ON ISRAELI-ARAB RELATIONS: One of the legends that has arisen is that Israel is obstinate and very inflexible. The facts prove the opposite, right down the line. History has proved that every time a plan for peace has been offered, we have accepted it. We accepted the partition of Palestine [November 1947], even though it included the internationalization of Jerusalem. When we signed the armistice agreements [in 1948], we accepted their provisions. Maybe we were wrong after the 1967 war. Maybe we should have told the Arabs, "You had the armistice lines, you did not want them. In May 1967 you went out to destroy them. Now the cease-fire lines are the new borders." But we said instead, "Let's sit down and negotiate for secure and agreed borders."
ON NEGOTIATIONS: We can come to an agreement with our Arab neighbors if the principle is accepted that the 1967 borders will not be restored. We are ready to negotiate like grownup, serious people. We won't do anything to put [Egypt's President Anwar] Sadat out of power.
ON THE SUEZ CANAL: Sadat can open the canal any time of day or night. But Israel cannot accept Sadat's demands for returning to the 1967 borders as a precondition. When Sadat in February 1971 suggested a Suez Canal agreement we immediately agreed to negotiate the partial Suez agreement. Israel is prepared to pull back a bit to a certain line which naturally will not be the final line. The final borders will be negotiated. We, of course, are not prepared to accept any of Sadat's preconditions, as for instance a commitment that we will return to the 1967 border or that we should agree to have his army cross the canal.
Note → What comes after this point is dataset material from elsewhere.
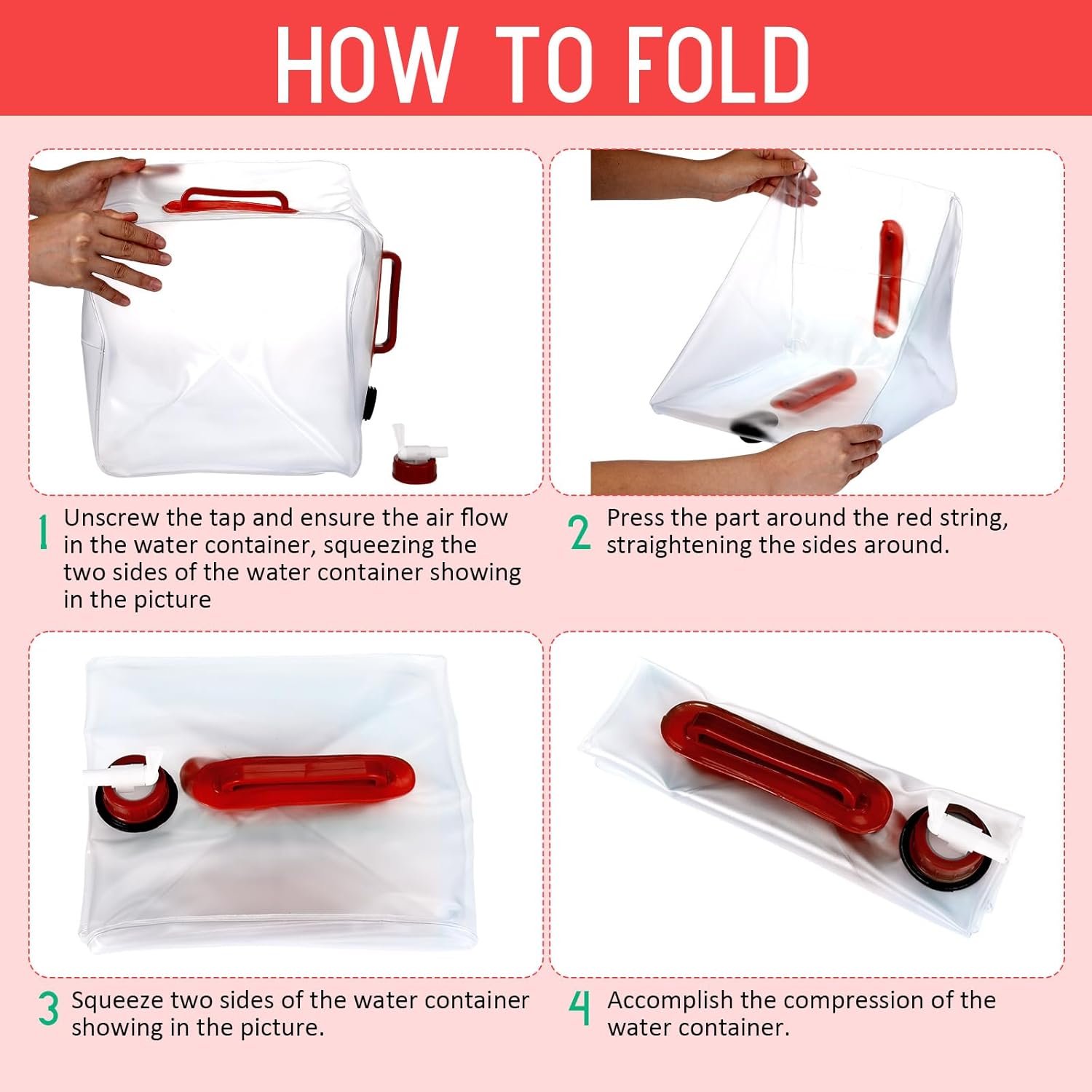 HOW TO FOLD

1 Unscrew the tap and ensure the air flow in the water container, squeezing the two sides of the water container showing in the picture

2 Press the part around the red string, straightening the sides around.

3 Squeeze two sides of the water container showing in the picture.

4 Accomplish the compression of the water container.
ON EGYPT'S LEADER: President Sadat expects things to be solved for him by others. He thought that once he sent out the Russians, the Americans would squeeze Israel. Sadat is always depending on someone else to solve the problem for him. Anything can happen. He may even try renewing the war even though he knows he cannot win it. Either he can try to defeat us in a war or he should have the courage to say to his people, "This is it. They [the Israelis] are here, we have to live with them." He does not have the courage for the second and he is not capable of the first. The result is frustration and confusion.
ON JORDAN'S KING HUSSEIN: Hussein must, like Willy Brandt, although Brandt personally had no part in it, accept the fact that those responsible for making war against people must accept the consequences. For this Brandt received the Nobel Prize.
ON PEACE FORMULAS: The Rogers plan [for an Israeli pullback from the Suez Canal] has been put out of the way, and if it is not revived that will be all right. We asked [the U.S.] not to force us and they did not do it. We have not felt any pressure; there is no sign of it. One of the most important things the U.S. has done is to keep this area out of a shooting war. President Nixon has accepted the principle that the best guarantee for no shooting is to have Israel strong enough so that our neighbors will hesitate to start shooting. The best guarantee for peace in the area is a strong Israel. I don't know when we'll have peace. To my sorrow it does not depend on us.
ON HER PLANS TO RETIRE NEXT AUTUMN: Enough is enough. I owe it to myself. I want another few years to live as a normal human being. The difficulty is that there are so many good people fit for the post; the problem is whom to choose [as a successor]. But I am determined.
*For fiscal 1973, U.S. aid is set at $50.5 million, most of it food. Russian and European aid for 1973 is $22.5 million.